→ WHAT TO WORK ON:
a) In the article about the Studio Learning Symposium, who facilitated the symposium?
b) Decide whether each statement agrees with the article about the Studio Learning Symposium. Answer yes or no for each, and quote the words from the article that settle it.
(i) The symposium was co-sponsored by CNDLS and the Writing Program.
(ii) Only people from Georgetown took part in the symposium.
(iii) Kathleen Perkins teaches in the Theater Department at Georgetown.
c) Copy the part of the Studio Learning Symposium article from "In addition to" to "various classroom settings.", word for word.

→ TEXT FOR ANALYSIS:
--

First Studio Learning Symposium Held at Georgetown July 28-30

Georgetown’s first Studio Learning Symposium assembled a group of faculty, students and administrators to explore the challenges and opportunities of incorporating studio-based pedagogies in departments across the university. Co-sponsored by CNDLS and the Writing Program, the symposium ran from July 28 to 30, 2015, and welcomed participants from Georgetown and elsewhere.

Broadly speaking, a studio learning environment emphasizes project-based collaborative learning with an emphasis on feedback and iteration. Facilitated by Georgetown Professors Sherry Linkon and Maggie Debelius, the symposium challenged participants to refine conceptions of studio learning processes and brainstorm possibilities for implementing them in the classroom. The symposium attendees were guided by four primary goals:

  • Discuss how we define studio learning, how to approach it and how it works for students
  • Determine how our work fits into — and, we hope, adds to — the existing body of research on student learning in studio-based courses
  • Frame some research questions and begin to map strategies for data gathering and analysis
  • Decide whether and how we might work together to pursue research on students’ learning in studio settings

In addition to general discussion about the current situation and future potential of studio learning on the Hilltop, symposium participants also began clarifying disciplinary conceptions of studio learning, and discussing similarities and differences across departments. Among those present were Catherine Armour –  licensed architect and Director for Education and Academic Affairs in the Office of the Provost at Georgetown – and Kathleen Perkins – Associate Professor in the Theater Department at Columbia College Chicago; both provided a valuable perspective on what “studio” means in design and performance disciplines, challenging symposium participants to find ways to adapt the heart of studio learning processes into various classroom settings.

--

[Source data]

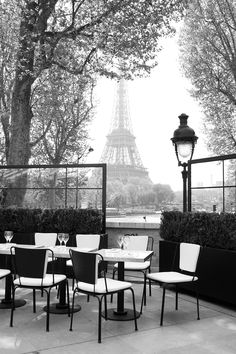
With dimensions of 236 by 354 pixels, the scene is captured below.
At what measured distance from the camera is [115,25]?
487 inches

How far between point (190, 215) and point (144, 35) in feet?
25.6

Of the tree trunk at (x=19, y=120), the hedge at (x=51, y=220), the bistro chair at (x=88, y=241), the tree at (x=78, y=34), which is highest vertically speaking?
the tree at (x=78, y=34)

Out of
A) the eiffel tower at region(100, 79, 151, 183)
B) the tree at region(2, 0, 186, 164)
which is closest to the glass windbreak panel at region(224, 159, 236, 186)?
the tree at region(2, 0, 186, 164)

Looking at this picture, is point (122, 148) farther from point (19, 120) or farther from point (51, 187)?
point (51, 187)

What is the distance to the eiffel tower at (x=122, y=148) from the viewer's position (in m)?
63.7

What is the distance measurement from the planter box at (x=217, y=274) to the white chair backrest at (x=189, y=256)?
1.81ft

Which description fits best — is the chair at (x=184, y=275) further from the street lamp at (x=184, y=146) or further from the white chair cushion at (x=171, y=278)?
the street lamp at (x=184, y=146)

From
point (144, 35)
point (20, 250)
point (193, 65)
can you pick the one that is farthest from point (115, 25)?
point (20, 250)

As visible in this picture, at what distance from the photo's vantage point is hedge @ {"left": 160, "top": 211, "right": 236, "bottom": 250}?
6.18 m

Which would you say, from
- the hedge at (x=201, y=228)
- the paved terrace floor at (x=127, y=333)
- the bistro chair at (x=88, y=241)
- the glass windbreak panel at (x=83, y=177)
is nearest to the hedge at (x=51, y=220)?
the glass windbreak panel at (x=83, y=177)

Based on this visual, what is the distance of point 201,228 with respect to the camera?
6.66 m

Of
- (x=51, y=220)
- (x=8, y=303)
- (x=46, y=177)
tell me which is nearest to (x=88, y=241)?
(x=8, y=303)

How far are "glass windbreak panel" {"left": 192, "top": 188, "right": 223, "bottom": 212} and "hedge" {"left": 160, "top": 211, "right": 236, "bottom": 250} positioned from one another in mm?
942

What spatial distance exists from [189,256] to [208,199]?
263 cm
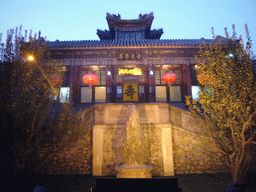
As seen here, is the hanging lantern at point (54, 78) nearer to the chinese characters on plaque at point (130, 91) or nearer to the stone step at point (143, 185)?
the chinese characters on plaque at point (130, 91)

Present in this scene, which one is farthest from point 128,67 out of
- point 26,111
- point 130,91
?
point 26,111

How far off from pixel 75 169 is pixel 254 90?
A: 7323 millimetres

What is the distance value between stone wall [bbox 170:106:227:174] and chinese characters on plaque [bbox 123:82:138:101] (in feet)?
13.9

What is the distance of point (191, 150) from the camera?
25.7ft

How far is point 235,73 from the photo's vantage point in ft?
18.6

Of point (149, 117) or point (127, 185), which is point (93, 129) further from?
point (127, 185)

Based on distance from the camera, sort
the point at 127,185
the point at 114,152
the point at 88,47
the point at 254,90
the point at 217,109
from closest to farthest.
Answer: the point at 127,185
the point at 254,90
the point at 217,109
the point at 114,152
the point at 88,47

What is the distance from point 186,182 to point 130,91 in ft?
22.7

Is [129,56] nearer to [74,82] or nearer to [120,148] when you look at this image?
[74,82]

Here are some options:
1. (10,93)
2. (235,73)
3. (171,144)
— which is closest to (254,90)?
(235,73)

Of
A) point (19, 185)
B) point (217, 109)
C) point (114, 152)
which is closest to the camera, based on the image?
point (217, 109)

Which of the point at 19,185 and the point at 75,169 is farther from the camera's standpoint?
the point at 75,169

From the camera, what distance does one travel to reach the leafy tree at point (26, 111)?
601cm

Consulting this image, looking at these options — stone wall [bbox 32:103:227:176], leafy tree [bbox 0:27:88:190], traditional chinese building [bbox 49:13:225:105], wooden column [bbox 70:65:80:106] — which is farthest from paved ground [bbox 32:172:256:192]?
traditional chinese building [bbox 49:13:225:105]
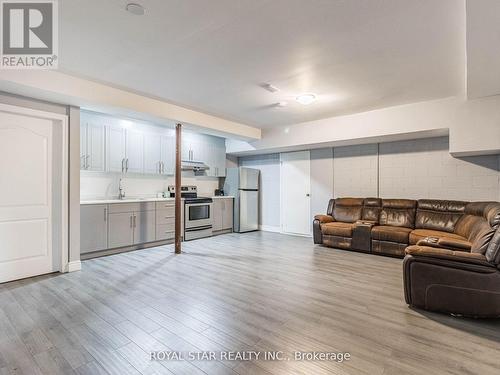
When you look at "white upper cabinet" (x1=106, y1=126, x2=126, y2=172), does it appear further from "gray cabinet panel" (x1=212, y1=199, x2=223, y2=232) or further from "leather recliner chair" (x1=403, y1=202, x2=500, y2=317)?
"leather recliner chair" (x1=403, y1=202, x2=500, y2=317)

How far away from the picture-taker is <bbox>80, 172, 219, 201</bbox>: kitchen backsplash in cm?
481

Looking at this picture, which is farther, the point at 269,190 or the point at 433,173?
the point at 269,190

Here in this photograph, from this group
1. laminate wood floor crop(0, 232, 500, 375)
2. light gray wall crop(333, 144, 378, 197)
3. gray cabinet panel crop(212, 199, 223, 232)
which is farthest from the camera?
gray cabinet panel crop(212, 199, 223, 232)

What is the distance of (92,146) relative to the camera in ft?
15.0

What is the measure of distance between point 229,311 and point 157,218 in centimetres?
328

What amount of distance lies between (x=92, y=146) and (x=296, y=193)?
4.51 m

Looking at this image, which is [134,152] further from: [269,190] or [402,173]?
[402,173]

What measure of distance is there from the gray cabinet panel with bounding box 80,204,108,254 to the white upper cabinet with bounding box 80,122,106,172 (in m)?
0.76

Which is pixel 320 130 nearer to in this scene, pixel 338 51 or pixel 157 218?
pixel 338 51

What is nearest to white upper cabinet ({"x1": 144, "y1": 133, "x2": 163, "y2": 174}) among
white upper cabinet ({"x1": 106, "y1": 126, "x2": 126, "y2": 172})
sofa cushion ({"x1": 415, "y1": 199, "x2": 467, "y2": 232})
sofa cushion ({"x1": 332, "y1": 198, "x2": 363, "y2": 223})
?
white upper cabinet ({"x1": 106, "y1": 126, "x2": 126, "y2": 172})

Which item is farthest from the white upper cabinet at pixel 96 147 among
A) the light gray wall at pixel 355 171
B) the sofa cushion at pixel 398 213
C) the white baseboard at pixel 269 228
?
the sofa cushion at pixel 398 213

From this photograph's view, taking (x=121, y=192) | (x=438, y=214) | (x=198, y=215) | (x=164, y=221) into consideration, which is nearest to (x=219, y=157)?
(x=198, y=215)

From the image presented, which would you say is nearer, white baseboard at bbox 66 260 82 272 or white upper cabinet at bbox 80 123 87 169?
white baseboard at bbox 66 260 82 272

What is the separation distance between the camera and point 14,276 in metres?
3.28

--

→ RESPONSES FOR EACH TASK:
a) Georgetown Professors Sherry Linkon and Maggie Debelius facilitated it.

b)
(i) Yes: "Co-sponsored by CNDLS and the Writing Program"
(ii) No: "welcomed participants from Georgetown and elsewhere"
(iii) No: "Associate Professor in the Theater Department at Columbia College Chicago"

c)
In addition to general discussion about the current situation and future potential of studio learning on the Hilltop, symposium participants also began clarifying disciplinary conceptions of studio learning, and discussing similarities and differences across departments. Among those present were Catherine Armour –  licensed architect and Director for Education and Academic Affairs in the Office of the Provost at Georgetown – and Kathleen Perkins – Associate Professor in the Theater Department at Columbia College Chicago; both provided a valuable perspective on what “studio” means in design and performance disciplines, challenging symposium participants to find ways to adapt the heart of studio learning processes into various classroom settings.